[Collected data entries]
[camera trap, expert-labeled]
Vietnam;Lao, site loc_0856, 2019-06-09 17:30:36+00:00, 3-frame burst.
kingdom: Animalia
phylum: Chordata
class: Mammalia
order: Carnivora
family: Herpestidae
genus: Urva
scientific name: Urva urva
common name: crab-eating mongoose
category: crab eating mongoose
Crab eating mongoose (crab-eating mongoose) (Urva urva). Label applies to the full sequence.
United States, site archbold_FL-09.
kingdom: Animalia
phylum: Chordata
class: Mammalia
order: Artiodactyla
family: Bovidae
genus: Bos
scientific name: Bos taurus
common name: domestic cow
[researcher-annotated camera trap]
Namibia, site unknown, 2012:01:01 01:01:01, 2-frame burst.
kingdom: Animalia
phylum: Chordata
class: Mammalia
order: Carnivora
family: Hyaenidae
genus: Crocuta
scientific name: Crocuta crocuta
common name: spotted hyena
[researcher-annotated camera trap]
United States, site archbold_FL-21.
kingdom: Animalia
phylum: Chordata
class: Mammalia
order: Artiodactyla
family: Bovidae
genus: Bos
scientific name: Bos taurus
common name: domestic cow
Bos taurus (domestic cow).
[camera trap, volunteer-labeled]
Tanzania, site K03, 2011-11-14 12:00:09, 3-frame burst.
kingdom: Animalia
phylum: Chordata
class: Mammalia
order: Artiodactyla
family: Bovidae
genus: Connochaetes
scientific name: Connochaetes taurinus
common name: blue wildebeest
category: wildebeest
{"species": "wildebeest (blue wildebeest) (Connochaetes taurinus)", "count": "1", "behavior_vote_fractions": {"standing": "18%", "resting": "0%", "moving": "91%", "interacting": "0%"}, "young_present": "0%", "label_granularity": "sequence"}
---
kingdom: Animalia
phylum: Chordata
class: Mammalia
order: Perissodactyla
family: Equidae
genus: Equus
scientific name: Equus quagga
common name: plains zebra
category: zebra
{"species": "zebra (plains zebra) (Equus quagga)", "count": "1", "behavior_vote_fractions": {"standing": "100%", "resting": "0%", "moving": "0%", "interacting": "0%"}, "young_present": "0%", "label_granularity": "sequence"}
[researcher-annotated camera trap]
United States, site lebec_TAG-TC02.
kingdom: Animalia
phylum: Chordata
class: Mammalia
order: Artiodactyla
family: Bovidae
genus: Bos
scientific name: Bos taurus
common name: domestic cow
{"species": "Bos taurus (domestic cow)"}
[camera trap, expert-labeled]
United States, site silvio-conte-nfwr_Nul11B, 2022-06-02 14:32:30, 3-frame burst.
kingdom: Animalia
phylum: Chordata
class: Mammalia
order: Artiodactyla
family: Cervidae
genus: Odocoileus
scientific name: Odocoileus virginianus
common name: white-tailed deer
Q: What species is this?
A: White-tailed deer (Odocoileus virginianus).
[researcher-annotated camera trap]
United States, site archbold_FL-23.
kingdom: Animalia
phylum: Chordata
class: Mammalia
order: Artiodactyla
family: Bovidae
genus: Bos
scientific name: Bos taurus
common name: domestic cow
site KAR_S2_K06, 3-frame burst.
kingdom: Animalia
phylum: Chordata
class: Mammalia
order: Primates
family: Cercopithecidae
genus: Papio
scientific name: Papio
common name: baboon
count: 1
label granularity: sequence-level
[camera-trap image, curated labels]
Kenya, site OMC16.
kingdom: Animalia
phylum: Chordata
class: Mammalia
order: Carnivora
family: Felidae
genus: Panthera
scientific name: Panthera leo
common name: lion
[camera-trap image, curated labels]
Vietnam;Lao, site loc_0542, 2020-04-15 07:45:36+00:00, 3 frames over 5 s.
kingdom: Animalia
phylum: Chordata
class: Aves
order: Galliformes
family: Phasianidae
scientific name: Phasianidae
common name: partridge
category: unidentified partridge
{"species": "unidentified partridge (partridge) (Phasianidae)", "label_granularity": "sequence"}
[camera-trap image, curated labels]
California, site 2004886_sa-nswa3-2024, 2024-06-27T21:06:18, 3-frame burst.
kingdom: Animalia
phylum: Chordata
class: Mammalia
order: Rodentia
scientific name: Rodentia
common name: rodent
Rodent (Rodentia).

About this exercise:
Take the records above and write each one out again exactly.

Solution to this problem:
[camera trap, expert-labeled]
Vietnam;Lao, site loc_0856, 2019-06-09 17:30:36+00:00, 3-frame burst.
kingdom: Animalia
phylum: Chordata
class: Mammalia
order: Carnivora
family: Herpestidae
genus: Urva
scientific name: Urva urva
common name: crab-eating mongoose
category: crab eating mongoose
Crab eating mongoose (crab-eating mongoose) (Urva urva). Label applies to the full sequence.
United States, site archbold_FL-09.
kingdom: Animalia
phylum: Chordata
class: Mammalia
order: Artiodactyla
family: Bovidae
genus: Bos
scientific name: Bos taurus
common name: domestic cow
[researcher-annotated camera trap]
Namibia, site unknown, 2012:01:01 01:01:01, 2-frame burst.
kingdom: Animalia
phylum: Chordata
class: Mammalia
order: Carnivora
family: Hyaenidae
genus: Crocuta
scientific name: Crocuta crocuta
common name: spotted hyena
[researcher-annotated camera trap]
United States, site archbold_FL-21.
kingdom: Animalia
phylum: Chordata
class: Mammalia
order: Artiodactyla
family: Bovidae
genus: Bos
scientific name: Bos taurus
common name: domestic cow
Bos taurus (domestic cow).
[camera trap, volunteer-labeled]
Tanzania, site K03, 2011-11-14 12:00:09, 3-frame burst.
kingdom: Animalia
phylum: Chordata
class: Mammalia
order: Artiodactyla
family: Bovidae
genus: Connochaetes
scientific name: Connochaetes taurinus
common name: blue wildebeest
category: wildebeest
{"species": "wildebeest (blue wildebeest) (Connochaetes taurinus)", "count": "1", "behavior_vote_fractions": {"standing": "18%", "resting": "0%", "moving": "91%", "interacting": "0%"}, "young_present": "0%", "label_granularity": "sequence"}
---
kingdom: Animalia
phylum: Chordata
class: Mammalia
order: Perissodactyla
family: Equidae
genus: Equus
scientific name: Equus quagga
common name: plains zebra
category: zebra
{"species": "zebra (plains zebra) (Equus quagga)", "count": "1", "behavior_vote_fractions": {"standing": "100%", "resting": "0%", "moving": "0%", "interacting": "0%"}, "young_present": "0%", "label_granularity": "sequence"}
[researcher-annotated camera trap]
United States, site lebec_TAG-TC02.
kingdom: Animalia
phylum: Chordata
class: Mammalia
order: Artiodactyla
family: Bovidae
genus: Bos
scientific name: Bos taurus
common name: domestic cow
{"species": "Bos taurus (domestic cow)"}
[camera trap, expert-labeled]
United States, site silvio-conte-nfwr_Nul11B, 2022-06-02 14:32:30, 3-frame burst.
kingdom: Animalia
phylum: Chordata
class: Mammalia
order: Artiodactyla
family: Cervidae
genus: Odocoileus
scientific name: Odocoileus virginianus
common name: white-tailed deer
Q: What species is this?
A: White-tailed deer (Odocoileus virginianus).
[researcher-annotated camera trap]
United States, site archbold_FL-23.
kingdom: Animalia
phylum: Chordata
class: Mammalia
order: Artiodactyla
family: Bovidae
genus: Bos
scientific name: Bos taurus
common name: domestic cow
site KAR_S2_K06, 3-frame burst.
kingdom: Animalia
phylum: Chordata
class: Mammalia
order: Primates
family: Cercopithecidae
genus: Papio
scientific name: Papio
common name: baboon
count: 1
label granularity: sequence-level
[camera-trap image, curated labels]
Kenya, site OMC16.
kingdom: Animalia
phylum: Chordata
class: Mammalia
order: Carnivora
family: Felidae
genus: Panthera
scientific name: Panthera leo
common name: lion
[camera-trap image, curated labels]
Vietnam;Lao, site loc_0542, 2020-04-15 07:45:36+00:00, 3 frames over 5 s.
kingdom: Animalia
phylum: Chordata
class: Aves
order: Galliformes
family: Phasianidae
scientific name: Phasianidae
common name: partridge
category: unidentified partridge
{"species": "unidentified partridge (partridge) (Phasianidae)", "label_granularity": "sequence"}
[camera-trap image, curated labels]
California, site 2004886_sa-nswa3-2024, 2024-06-27T21:06:18, 3-frame burst.
kingdom: Animalia
phylum: Chordata
class: Mammalia
order: Rodentia
scientific name: Rodentia
common name: rodent
Rodent (Rodentia).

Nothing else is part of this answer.